Problem requirements: Collect every line of the records that contains the word "jacket" and copy each one out in full.

— START OF Given records —

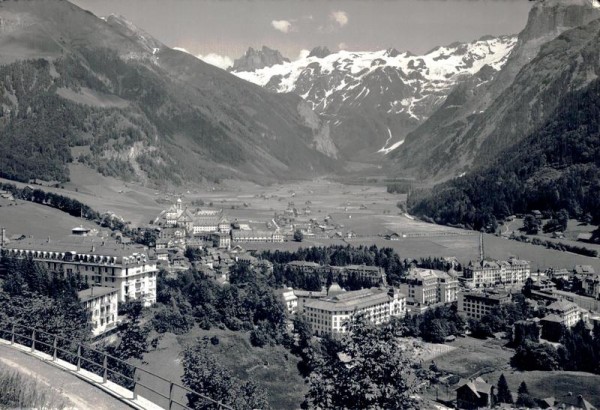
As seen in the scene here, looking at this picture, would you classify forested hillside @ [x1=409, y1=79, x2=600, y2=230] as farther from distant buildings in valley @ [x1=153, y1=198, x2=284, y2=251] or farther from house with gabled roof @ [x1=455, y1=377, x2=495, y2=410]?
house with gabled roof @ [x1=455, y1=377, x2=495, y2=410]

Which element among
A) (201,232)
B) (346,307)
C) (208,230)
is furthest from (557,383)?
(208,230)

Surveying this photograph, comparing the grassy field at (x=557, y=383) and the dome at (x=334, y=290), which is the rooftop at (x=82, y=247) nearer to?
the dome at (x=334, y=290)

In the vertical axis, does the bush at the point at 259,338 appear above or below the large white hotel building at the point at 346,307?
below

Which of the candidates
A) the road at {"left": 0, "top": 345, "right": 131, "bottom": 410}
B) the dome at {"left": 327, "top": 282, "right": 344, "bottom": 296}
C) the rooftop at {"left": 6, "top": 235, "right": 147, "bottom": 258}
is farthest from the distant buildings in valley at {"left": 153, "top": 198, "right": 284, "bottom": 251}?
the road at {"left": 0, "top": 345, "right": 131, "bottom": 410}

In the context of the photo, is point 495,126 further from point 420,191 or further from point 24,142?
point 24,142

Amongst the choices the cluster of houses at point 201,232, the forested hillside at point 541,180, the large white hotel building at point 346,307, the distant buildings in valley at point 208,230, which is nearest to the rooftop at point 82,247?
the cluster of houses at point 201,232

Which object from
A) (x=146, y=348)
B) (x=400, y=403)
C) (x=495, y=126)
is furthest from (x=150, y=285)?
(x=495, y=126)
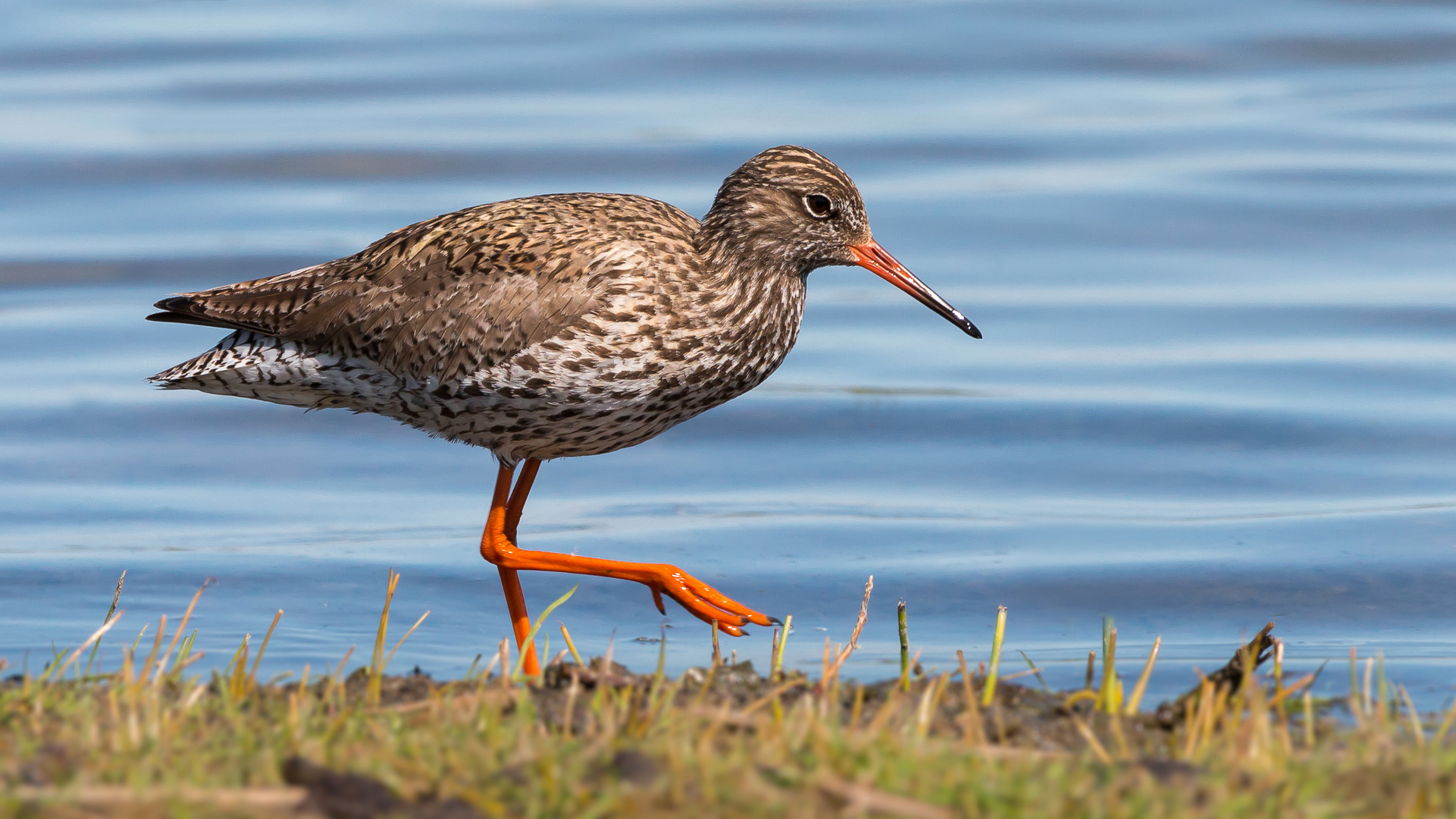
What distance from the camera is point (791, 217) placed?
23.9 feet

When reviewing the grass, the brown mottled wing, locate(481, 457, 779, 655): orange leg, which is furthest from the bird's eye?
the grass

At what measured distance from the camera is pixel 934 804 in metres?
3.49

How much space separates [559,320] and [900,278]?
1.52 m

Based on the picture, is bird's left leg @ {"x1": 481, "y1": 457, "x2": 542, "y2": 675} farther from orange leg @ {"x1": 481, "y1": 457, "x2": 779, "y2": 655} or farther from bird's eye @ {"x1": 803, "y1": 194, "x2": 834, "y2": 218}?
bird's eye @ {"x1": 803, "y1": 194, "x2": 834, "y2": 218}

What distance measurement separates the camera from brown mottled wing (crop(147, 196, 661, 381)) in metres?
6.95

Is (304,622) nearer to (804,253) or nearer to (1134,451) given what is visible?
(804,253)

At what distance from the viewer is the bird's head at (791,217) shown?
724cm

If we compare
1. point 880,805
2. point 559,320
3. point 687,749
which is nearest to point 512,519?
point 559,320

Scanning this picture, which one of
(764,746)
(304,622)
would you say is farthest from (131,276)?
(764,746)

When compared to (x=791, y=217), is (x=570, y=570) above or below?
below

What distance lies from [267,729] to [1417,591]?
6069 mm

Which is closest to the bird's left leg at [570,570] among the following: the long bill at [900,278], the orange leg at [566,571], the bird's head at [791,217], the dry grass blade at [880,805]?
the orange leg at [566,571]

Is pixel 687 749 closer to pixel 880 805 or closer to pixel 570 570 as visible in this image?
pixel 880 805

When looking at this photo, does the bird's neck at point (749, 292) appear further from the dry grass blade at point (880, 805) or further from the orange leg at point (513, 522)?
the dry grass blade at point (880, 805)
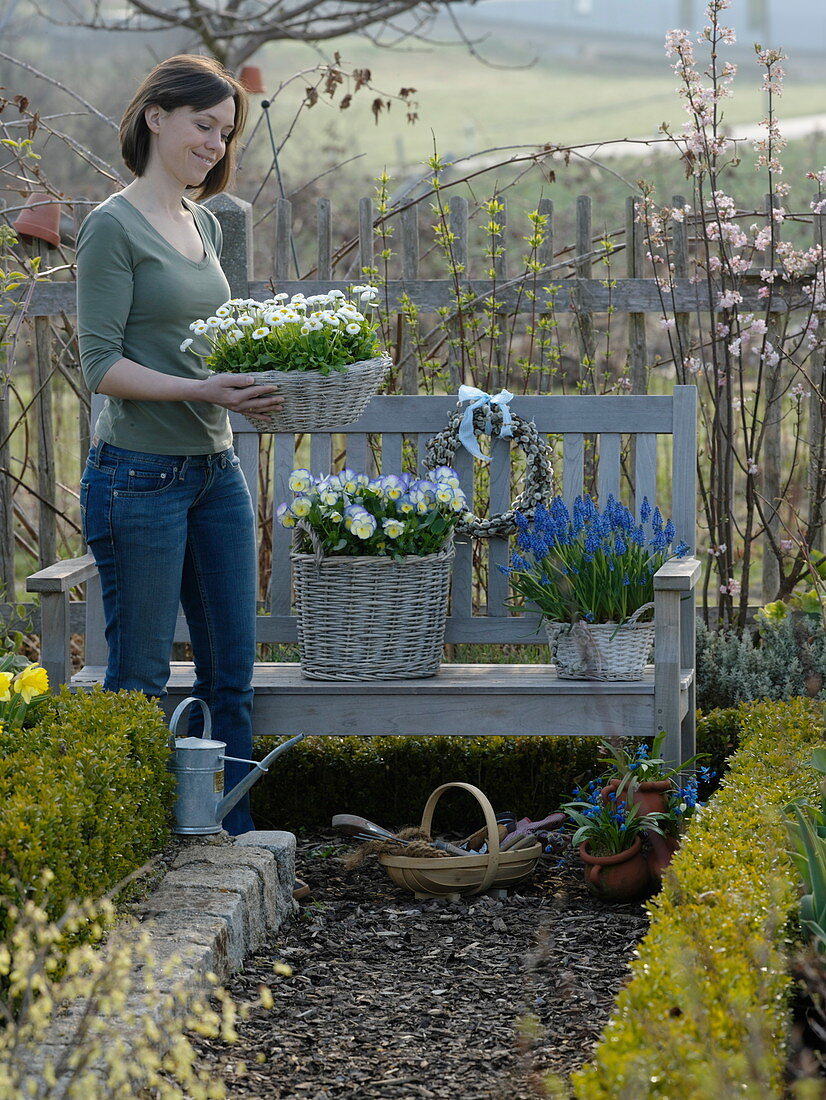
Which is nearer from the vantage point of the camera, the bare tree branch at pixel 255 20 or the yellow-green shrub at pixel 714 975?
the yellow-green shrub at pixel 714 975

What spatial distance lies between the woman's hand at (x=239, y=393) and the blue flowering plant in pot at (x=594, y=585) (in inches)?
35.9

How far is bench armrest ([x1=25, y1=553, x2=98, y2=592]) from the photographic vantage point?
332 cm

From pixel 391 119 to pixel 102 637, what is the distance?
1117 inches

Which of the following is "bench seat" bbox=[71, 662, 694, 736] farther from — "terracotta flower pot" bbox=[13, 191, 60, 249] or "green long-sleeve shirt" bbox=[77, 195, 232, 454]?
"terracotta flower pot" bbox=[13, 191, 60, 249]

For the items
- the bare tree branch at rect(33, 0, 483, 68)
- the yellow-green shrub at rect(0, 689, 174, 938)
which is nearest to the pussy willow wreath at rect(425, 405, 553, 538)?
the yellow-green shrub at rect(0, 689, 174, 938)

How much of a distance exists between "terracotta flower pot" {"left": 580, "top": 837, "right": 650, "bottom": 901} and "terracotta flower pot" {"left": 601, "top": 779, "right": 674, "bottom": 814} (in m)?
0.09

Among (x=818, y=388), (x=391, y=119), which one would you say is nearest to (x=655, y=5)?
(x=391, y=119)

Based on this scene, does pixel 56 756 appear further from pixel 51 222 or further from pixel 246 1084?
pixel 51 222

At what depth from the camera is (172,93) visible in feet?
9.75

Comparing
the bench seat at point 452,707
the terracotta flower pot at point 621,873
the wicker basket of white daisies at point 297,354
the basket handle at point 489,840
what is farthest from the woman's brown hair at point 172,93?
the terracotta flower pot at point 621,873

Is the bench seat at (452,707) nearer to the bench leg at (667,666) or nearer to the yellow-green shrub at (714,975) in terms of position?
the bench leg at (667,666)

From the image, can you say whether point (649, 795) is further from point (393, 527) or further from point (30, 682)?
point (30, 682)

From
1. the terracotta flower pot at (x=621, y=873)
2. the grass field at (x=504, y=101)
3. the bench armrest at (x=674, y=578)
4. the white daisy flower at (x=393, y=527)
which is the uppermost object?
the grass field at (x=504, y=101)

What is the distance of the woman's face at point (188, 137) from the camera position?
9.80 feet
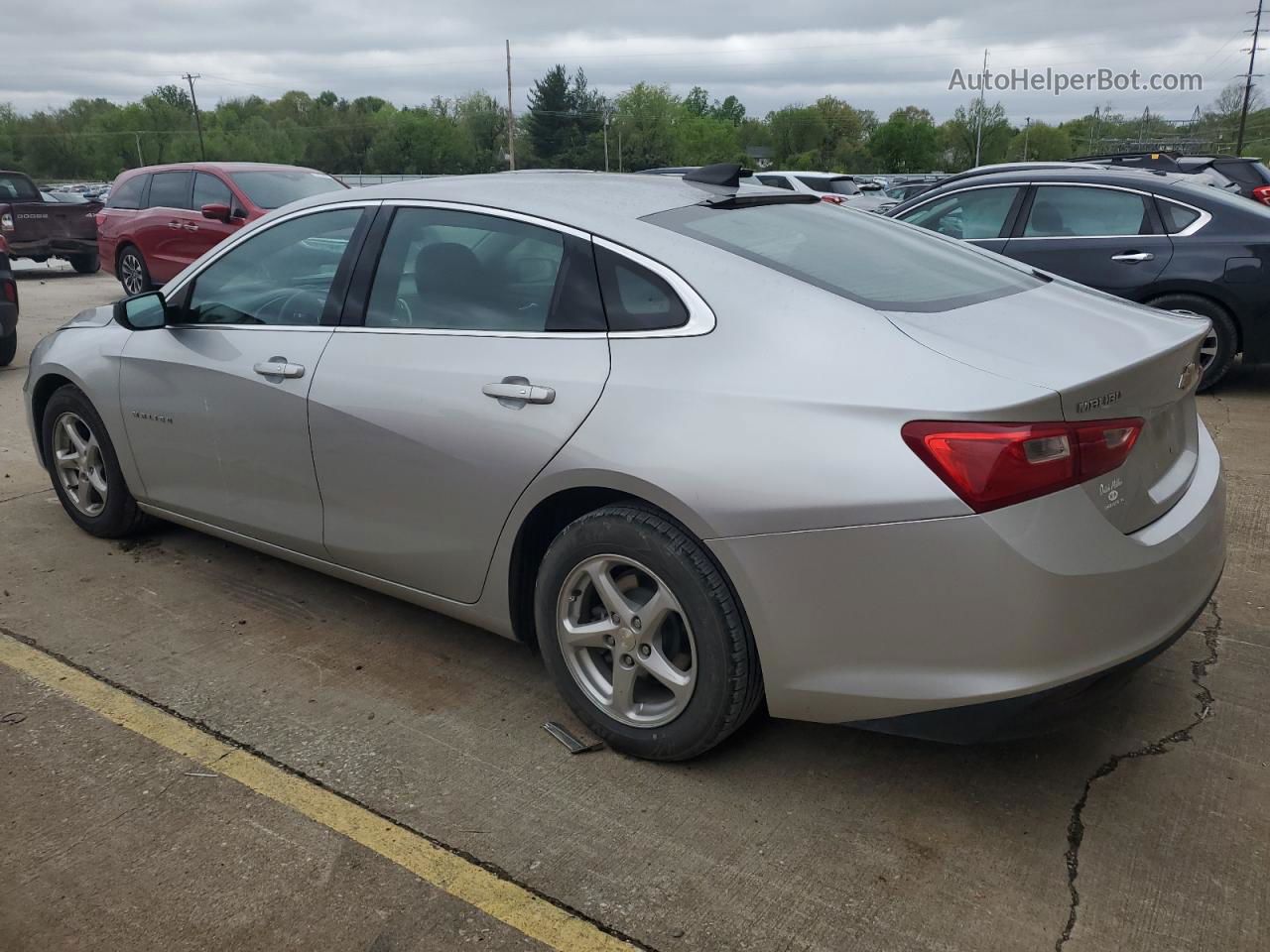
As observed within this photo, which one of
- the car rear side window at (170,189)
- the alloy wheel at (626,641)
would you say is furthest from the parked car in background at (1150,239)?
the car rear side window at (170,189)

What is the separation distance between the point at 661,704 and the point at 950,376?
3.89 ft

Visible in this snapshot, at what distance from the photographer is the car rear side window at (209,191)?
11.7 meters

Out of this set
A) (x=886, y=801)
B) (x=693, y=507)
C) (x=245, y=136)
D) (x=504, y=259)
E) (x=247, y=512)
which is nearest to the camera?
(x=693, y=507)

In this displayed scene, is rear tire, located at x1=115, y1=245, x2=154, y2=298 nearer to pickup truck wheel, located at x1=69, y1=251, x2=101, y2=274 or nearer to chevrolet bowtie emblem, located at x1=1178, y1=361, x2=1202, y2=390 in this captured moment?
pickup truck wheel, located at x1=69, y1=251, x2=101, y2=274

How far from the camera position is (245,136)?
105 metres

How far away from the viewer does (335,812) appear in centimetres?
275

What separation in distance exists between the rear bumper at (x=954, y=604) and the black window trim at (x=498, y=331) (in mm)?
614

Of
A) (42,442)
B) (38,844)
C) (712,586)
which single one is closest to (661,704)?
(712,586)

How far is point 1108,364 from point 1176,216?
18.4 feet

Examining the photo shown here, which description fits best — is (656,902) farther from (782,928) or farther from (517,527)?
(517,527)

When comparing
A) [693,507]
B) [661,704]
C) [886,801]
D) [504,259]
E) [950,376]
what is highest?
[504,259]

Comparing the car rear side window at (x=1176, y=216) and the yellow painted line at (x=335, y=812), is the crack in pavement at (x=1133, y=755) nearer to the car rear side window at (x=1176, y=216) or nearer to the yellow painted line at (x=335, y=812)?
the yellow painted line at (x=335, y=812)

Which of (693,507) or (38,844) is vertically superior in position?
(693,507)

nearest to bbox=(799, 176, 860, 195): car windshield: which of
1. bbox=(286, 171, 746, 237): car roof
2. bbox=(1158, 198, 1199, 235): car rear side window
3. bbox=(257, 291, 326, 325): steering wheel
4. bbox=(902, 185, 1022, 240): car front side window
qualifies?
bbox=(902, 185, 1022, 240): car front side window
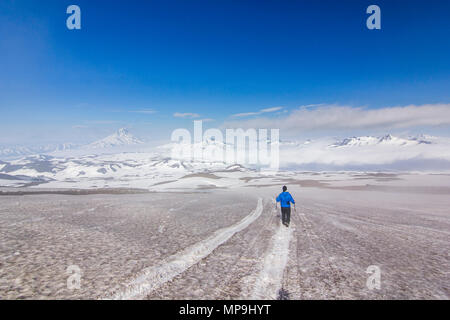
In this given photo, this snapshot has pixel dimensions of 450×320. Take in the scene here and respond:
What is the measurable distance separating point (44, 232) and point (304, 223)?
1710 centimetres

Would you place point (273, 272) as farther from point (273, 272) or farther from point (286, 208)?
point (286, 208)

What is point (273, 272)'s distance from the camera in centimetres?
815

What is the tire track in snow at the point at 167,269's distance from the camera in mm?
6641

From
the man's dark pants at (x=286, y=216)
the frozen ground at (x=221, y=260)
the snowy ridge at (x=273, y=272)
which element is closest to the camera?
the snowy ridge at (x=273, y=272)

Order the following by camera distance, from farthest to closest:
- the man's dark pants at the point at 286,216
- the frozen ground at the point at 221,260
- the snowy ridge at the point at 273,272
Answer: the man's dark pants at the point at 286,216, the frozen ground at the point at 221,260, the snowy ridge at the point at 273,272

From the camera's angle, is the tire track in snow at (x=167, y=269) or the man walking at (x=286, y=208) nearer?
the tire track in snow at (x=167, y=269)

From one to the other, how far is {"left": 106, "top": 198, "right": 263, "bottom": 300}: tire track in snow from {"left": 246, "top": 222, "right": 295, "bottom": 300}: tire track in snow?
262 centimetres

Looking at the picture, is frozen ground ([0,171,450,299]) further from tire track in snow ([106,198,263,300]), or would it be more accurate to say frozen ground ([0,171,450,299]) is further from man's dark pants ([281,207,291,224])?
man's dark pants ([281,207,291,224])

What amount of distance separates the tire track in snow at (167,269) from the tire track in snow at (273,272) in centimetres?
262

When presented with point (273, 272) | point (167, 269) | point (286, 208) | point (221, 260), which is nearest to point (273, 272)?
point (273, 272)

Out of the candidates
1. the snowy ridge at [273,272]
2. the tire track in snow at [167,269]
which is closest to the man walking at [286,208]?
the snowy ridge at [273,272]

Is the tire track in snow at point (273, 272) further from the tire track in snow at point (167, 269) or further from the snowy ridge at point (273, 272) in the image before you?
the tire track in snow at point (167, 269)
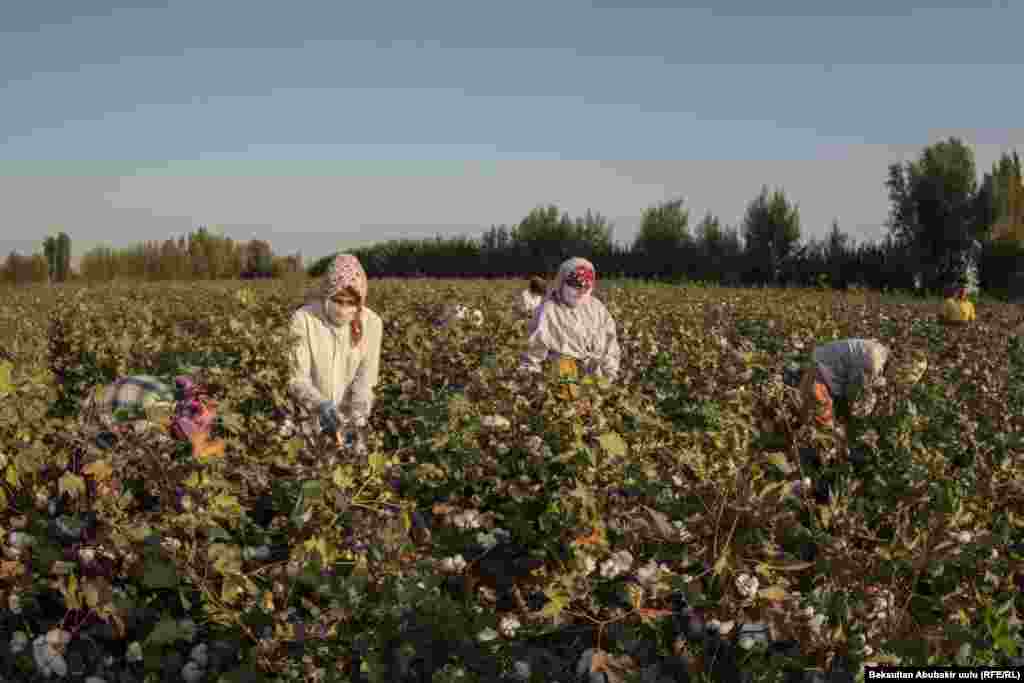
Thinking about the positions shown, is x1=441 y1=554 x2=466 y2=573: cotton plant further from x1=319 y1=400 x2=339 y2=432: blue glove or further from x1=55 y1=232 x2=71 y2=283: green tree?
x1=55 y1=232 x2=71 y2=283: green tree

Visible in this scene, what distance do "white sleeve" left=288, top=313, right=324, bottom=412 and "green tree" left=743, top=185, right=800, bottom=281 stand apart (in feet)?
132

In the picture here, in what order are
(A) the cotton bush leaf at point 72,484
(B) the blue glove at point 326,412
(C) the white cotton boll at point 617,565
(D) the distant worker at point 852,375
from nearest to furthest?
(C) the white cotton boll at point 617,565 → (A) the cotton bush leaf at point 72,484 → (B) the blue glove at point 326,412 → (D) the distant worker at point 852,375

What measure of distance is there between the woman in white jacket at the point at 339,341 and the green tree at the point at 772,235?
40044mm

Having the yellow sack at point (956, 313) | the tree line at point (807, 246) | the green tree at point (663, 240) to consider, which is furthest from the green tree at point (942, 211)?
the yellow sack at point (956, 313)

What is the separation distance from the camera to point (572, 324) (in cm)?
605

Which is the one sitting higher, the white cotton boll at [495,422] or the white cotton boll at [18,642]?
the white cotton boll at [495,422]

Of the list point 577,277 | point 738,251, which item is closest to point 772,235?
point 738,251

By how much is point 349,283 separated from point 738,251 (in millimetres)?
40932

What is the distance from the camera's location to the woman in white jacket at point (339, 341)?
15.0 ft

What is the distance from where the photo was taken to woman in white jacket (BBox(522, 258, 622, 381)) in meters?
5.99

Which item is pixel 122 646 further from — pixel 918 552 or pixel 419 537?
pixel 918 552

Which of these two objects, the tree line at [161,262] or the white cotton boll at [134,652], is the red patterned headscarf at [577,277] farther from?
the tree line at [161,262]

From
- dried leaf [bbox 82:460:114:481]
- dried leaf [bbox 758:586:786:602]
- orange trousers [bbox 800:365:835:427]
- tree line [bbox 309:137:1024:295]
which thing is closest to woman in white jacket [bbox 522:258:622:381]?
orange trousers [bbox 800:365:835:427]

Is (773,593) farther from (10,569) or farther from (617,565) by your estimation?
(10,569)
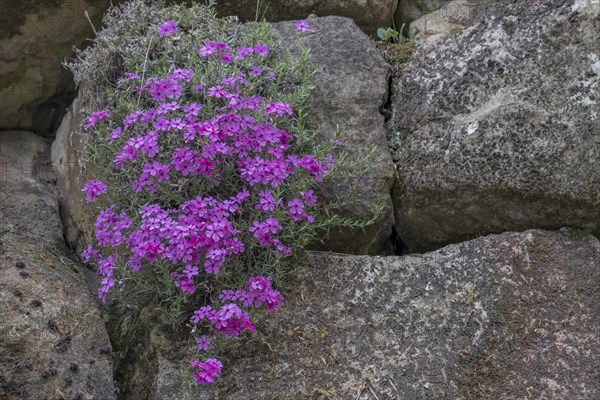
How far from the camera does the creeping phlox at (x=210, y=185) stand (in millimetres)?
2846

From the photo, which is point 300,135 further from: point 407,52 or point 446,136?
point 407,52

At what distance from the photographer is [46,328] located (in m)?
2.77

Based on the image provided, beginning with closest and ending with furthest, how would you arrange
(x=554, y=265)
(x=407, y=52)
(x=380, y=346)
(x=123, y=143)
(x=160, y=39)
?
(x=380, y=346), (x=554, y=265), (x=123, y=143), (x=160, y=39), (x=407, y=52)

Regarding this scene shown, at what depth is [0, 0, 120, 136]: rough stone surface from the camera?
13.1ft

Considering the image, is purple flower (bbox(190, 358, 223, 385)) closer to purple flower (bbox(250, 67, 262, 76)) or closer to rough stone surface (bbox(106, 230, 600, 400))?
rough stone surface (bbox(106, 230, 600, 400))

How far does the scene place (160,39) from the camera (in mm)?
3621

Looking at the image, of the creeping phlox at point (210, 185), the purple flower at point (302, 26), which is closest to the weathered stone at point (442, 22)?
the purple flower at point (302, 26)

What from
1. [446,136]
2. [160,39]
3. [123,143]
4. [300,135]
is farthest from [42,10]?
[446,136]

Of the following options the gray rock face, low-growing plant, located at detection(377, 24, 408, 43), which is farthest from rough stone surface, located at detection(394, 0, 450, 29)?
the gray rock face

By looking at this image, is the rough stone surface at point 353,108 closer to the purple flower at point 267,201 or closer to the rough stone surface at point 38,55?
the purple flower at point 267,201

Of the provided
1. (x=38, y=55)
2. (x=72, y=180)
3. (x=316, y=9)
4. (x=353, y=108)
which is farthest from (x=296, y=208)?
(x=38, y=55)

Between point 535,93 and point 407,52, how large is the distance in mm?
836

— END OF Given records —

Task answer:
What measure of distance is there between the woman in white jacket at the point at 339,341 and the green tree at the point at 772,235?
What is the distance from the camera's location to the woman in white jacket at point (339, 341)?
What is the distance from where the photo was taken to woman in white jacket (BBox(522, 258, 622, 381)) in meters?
which thing is closest to woman in white jacket [bbox 522:258:622:381]?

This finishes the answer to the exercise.